» **Exercícios propostos**
A) De acordo com a reportagem sobre as eleições argentinas, quem encabeça a lista da Frente Renovadora para a Câmara?
B) Reproduza, sem alterações, o trecho da reportagem sobre as eleições argentinas que se inicia com as palavras "Isso porque a" e termina em "para a Câmara.".
C) Traduza para o inglês a seguinte frase da reportagem sobre as eleições argentinas: "Em Buenos Aires, a mais poderosa força opositora surge no partido Propuesta Republicana (PRO) de Maurício Macri, atual chefe de governo da cidade."

___ Trecho para leitura ___

Argentina

Eleições legislativas colocam projeto Kirchner novamente à prova neste domingo

Com Cristina afastada por problema de saúde e perspectiva negativa na votação de domingo, projeto à frente da Casa Rosada desde 2003 vê oposição à direita crescer

David Fernández/EFE

Com imensa força após eleições de 2011, projeto encabeçado por Cristina veio perdendo apoio

São Paulo – Com Cristina Kirchner afastada da campanha eleitoral por conta da recuperação de uma cirurgia, o oficialismo argentino enfrenta, neste domingo (27), uma dura disputa eleitoral – o pleito legislativo que irá renovar metade das cadeiras da Câmara de Deputados e um terço do Senado. Para a imprensa argentina e especialistas na política do país, a tendência é que o projeto kirchnerista (Frente para la Victoria) se enfraqueça e perca espaço para a fragmentada oposição ao governo federal.

Na Argentina, o voto para renovar as casas legislativas ocorre em lista, sendo que cada província do país elege de forma igualitária os senadores. Já os deputados são eleitos a partir de um sistema proporcional, no qual as regiões mais populosas indicam a maior parte dos representantes da Câmara. As eleições deste domingo podem fazer com que o governo perca a maioria necessária para aprovar os projetos mais audaciosos da gestão de Cristina Kirchner. Nos últimos anos, a Argentina aprovou, entre outras medidas, a estatização de empresas estrangeiras e a legalização do casamento igualitário.

Como a própria Cristina admitiu após a divulgação dos resultados das prévias legislativas, realizadas em agosto, na Argentina “así son las cosas, cambiantes”. Após ter se reinventado por volta de 2011, período em que as ideias de Néstor e Cristina haviam sido contestadas com força pela imprensa e por parte da população, o projeto recuperou a estabilidade. No entanto, o oficialismo atravessou 2013 com dificuldades visíveis – como as consequências causadas por repetitivos acidentes na decadente rede ferroviária da Província de Buenos Aires, que transporta milhares de trabalhadores todos os dias, as incertezas sobre a saúde de Cristina e as acusações que partem de todos os lados.

Isso porque a oposição ao governo da Frente para la Victoria não é composta por um único e demarcado setor, mas por um campo vasto e heterogêneo. Cristina é criticada por partidos de esquerda, por representantes do eixo conservador da política local e por peronistas que se dizem dissidentes do governo federal. Em Buenos Aires, a mais poderosa força opositora surge no partido Propuesta Republicana (PRO) de Maurício Macri, atual chefe de governo da cidade. Na província de mesmo nome, a principal ameaça reside na figura de Sergio Massa, prefeito de Tigre, a atrativa cidade que fica ao norte de Buenos Aires. Massa encabeça a lista da Frente Renovadora (FR) – partido do campo que poderia ser chamado de “peronismo conservador” – para a Câmara.

___ Material fornecido ___

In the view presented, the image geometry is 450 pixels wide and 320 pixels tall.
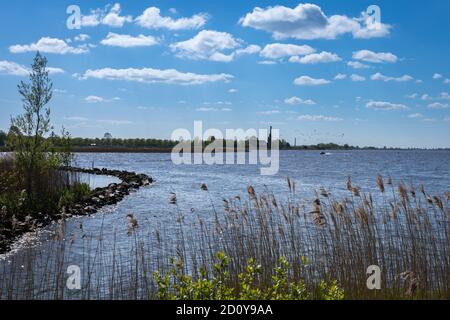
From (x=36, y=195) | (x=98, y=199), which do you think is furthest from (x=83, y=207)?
(x=98, y=199)

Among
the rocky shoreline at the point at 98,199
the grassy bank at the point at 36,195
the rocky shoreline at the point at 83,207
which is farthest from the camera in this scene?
the rocky shoreline at the point at 98,199

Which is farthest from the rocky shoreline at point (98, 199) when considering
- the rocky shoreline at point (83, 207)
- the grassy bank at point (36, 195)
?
the grassy bank at point (36, 195)

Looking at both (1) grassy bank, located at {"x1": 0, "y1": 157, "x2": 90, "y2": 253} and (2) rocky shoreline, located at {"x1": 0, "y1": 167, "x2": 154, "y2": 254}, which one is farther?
(1) grassy bank, located at {"x1": 0, "y1": 157, "x2": 90, "y2": 253}

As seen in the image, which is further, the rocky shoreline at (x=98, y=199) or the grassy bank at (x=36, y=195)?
the rocky shoreline at (x=98, y=199)

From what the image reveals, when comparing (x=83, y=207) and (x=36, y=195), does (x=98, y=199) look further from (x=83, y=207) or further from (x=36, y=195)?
(x=36, y=195)

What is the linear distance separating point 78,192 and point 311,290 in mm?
20127

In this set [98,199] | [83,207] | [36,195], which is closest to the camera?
[36,195]

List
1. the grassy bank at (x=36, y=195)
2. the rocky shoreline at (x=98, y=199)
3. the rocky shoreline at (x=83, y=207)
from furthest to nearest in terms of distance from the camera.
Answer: the rocky shoreline at (x=98, y=199) < the grassy bank at (x=36, y=195) < the rocky shoreline at (x=83, y=207)

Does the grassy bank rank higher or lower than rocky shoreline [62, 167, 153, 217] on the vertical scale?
higher

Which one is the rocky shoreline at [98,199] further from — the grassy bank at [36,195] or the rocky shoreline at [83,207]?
the grassy bank at [36,195]

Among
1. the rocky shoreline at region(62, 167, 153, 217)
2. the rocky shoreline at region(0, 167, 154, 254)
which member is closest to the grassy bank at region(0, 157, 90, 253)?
the rocky shoreline at region(0, 167, 154, 254)

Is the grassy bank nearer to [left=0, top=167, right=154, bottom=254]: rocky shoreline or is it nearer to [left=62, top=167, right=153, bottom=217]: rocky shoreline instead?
[left=0, top=167, right=154, bottom=254]: rocky shoreline
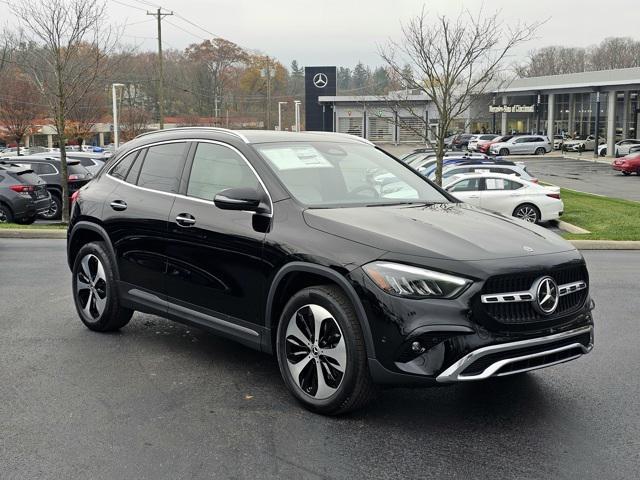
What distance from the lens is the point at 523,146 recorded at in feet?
192

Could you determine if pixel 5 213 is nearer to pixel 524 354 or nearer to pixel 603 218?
pixel 603 218

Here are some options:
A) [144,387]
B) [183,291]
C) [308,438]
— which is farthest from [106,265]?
[308,438]

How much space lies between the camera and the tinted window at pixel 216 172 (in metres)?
5.17

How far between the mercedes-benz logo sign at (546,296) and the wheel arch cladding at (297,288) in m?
0.98

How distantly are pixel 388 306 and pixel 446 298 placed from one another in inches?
12.6

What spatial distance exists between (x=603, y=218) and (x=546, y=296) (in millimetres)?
14027

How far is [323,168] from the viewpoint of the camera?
208 inches

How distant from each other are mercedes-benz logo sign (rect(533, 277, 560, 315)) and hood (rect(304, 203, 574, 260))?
194mm

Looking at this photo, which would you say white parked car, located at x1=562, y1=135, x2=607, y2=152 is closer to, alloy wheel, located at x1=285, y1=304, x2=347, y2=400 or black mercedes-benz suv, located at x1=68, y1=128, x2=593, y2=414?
black mercedes-benz suv, located at x1=68, y1=128, x2=593, y2=414

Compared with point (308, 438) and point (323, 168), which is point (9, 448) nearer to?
point (308, 438)

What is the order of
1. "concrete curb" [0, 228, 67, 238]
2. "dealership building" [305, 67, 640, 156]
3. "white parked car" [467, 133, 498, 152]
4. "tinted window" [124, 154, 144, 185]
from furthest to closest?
"white parked car" [467, 133, 498, 152]
"dealership building" [305, 67, 640, 156]
"concrete curb" [0, 228, 67, 238]
"tinted window" [124, 154, 144, 185]

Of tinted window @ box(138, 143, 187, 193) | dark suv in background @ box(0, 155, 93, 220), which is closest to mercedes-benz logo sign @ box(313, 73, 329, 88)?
dark suv in background @ box(0, 155, 93, 220)

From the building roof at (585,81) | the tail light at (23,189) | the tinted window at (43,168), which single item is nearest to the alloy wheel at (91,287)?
the tail light at (23,189)

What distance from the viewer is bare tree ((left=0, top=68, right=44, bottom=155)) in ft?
154
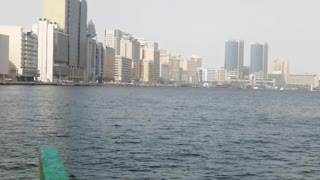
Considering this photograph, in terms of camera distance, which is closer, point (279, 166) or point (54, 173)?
point (54, 173)

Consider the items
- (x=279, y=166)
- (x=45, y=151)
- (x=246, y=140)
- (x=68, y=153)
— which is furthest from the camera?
(x=246, y=140)

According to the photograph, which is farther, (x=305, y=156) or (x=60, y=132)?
(x=60, y=132)

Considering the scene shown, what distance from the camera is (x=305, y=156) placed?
34.0 meters

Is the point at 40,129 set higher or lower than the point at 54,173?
lower

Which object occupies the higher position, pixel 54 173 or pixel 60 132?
pixel 54 173

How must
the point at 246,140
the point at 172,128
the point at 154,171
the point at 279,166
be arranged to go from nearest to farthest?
1. the point at 154,171
2. the point at 279,166
3. the point at 246,140
4. the point at 172,128

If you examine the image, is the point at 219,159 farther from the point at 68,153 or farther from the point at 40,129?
the point at 40,129

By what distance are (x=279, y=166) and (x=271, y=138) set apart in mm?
15483

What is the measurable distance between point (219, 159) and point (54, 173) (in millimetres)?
23755

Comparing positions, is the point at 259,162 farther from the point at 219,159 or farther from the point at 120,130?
the point at 120,130

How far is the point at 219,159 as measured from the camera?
31.3 meters

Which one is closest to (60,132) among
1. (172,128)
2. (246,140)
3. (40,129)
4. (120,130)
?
(40,129)

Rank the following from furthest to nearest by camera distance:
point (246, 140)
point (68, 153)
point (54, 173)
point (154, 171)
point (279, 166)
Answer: point (246, 140)
point (68, 153)
point (279, 166)
point (154, 171)
point (54, 173)

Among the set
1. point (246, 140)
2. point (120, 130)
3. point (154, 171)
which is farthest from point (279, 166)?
point (120, 130)
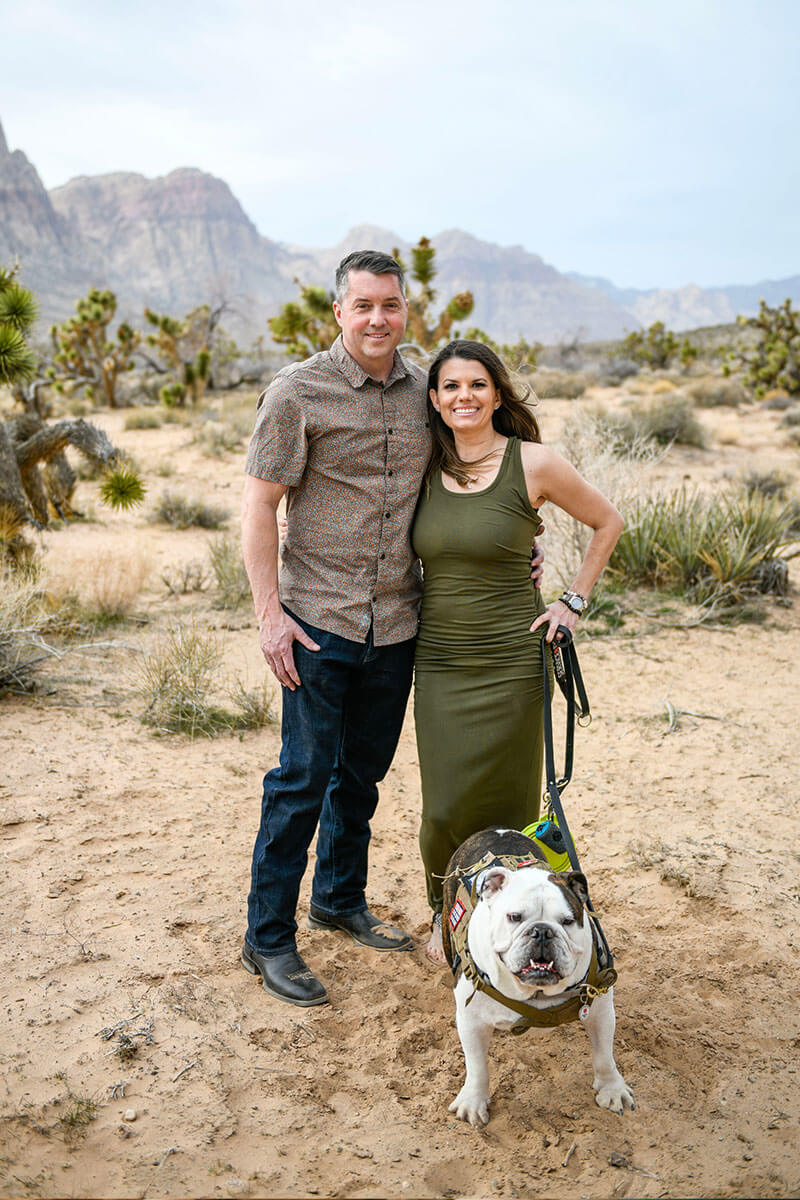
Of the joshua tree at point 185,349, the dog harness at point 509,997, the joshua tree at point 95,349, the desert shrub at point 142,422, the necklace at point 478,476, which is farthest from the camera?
the joshua tree at point 95,349

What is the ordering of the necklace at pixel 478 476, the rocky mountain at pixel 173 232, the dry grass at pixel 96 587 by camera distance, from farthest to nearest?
the rocky mountain at pixel 173 232 → the dry grass at pixel 96 587 → the necklace at pixel 478 476

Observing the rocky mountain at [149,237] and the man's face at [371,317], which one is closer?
the man's face at [371,317]

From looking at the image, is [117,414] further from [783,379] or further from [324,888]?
[324,888]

___

» **Respostas dos exercícios**
A) Sergio Massa, prefeito de Tigre.

B)
Isso porque a oposição ao governo da Frente para la Victoria não é composta por um único e demarcado setor, mas por um campo vasto e heterogêneo. Cristina é criticada por partidos de esquerda, por representantes do eixo conservador da política local e por peronistas que se dizem dissidentes do governo federal. Em Buenos Aires, a mais poderosa força opositora surge no partido Propuesta Republicana (PRO) de Maurício Macri, atual chefe de governo da cidade. Na província de mesmo nome, a principal ameaça reside na figura de Sergio Massa, prefeito de Tigre, a atrativa cidade que fica ao norte de Buenos Aires. Massa encabeça a lista da Frente Renovadora (FR) – partido do campo que poderia ser chamado de “peronismo conservador” – para a Câmara.

C) In Buenos Aires, the most powerful opposition force comes from the Propuesta Republicana (PRO) party of Maurício Macri, the current head of government of the city.